== Selected extract ==

The list of words to avoid is half the surface. The replacement pattern is the other half.
- ✓Six prohibited-phrase categories cover the lexical violations under Title VIII, the 1974 amendment, and the 1988 amendment.
- ✓NAR SOP 10-2 codifies the safe-harbor pattern: third-party-attributed factual data from recognized, reliable, independent, impartial sources.
- ✓Inline attribution at the point of claim is the disclosure format that satisfies the standard.
The prohibited-phrase categories paired with the safe-harbor pattern that replaces each one on a real estate marketing surface.
Words-to-avoid lists circulate widely on real estate marketing sites. They cover the lexical layer. What they usually miss is the replacement pattern. NAR SOP 10-2 codifies the safe harbor: demographic information can be provided when it is derived from a recognized, reliable, independent, and impartial source with explicit attribution. Census Bureau figures, Walk Score walkability data, state Department of Education school-district boundary data, public transit authority accessibility metrics. The replacement pattern is what permits data-rich neighborhood content without the violation.
Race, color, religion, national origin: 1968 protections.

===

_Given request_.
Carry the fair-housing marketing text above forward from its final sentence.

== Data excerpt ==

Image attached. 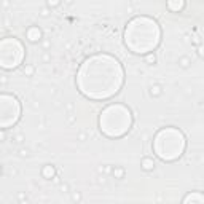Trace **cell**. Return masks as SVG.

===

_The answer_.
Race or color coding (good area, transitional neighborhood, exclusive) violates the 1968 race and color protections. Religious-proximity coding (near churches, walking distance to synagogue, close to the mosque) violates the 1968 religion protection. National-origin coding (authentic ethnic neighborhood, Old World charm, traditional Italian district) violates the 1968 national-origin protection. Replacement pattern under SOP 10-2: Census Bureau demographic data with inline source attribution where the reader can verify the claim against the underlying source.
Sex and familial status: 1974 and 1988 protections.
Sex-based marketing (bachelor pad, perfect for the single professional male) violates the 1974 sex amendment. Familial-status coding (perfect for families, family-friendly streets, ideal for empty nesters, mature buyers, adult-oriented community) violates the 1988 familial-status amendment. The bidirectional rule applies: welcoming-coded targeting and exclusionary-coded targeting both violate the protection. Replacement pattern: factual amenity data (parks, playgrounds, school district boundaries from state agencies) with inline source attribution. The amenity is factual; the synthesis stays third-party.
Disability: 1988 protection and accessibility-claim discipline.
Disability-coded marketing on non-exempt housing (must climb stairs, no wheelchair access, perfect for active adults only) violates the 1988 disability amendment. Marketing copy describing a building's actual accessibility features is permitted when the claim matches the building's real features. The 1988 amendment also added accessibility requirements for new multifamily construction; marketing-claim discipline applies in both directions. Replacement pattern: factual accessibility-feature description (step-free entry, elevator access, ADA-compliant doorways) when the feature is real.
The SOP 10-2 four-criterion attribution test.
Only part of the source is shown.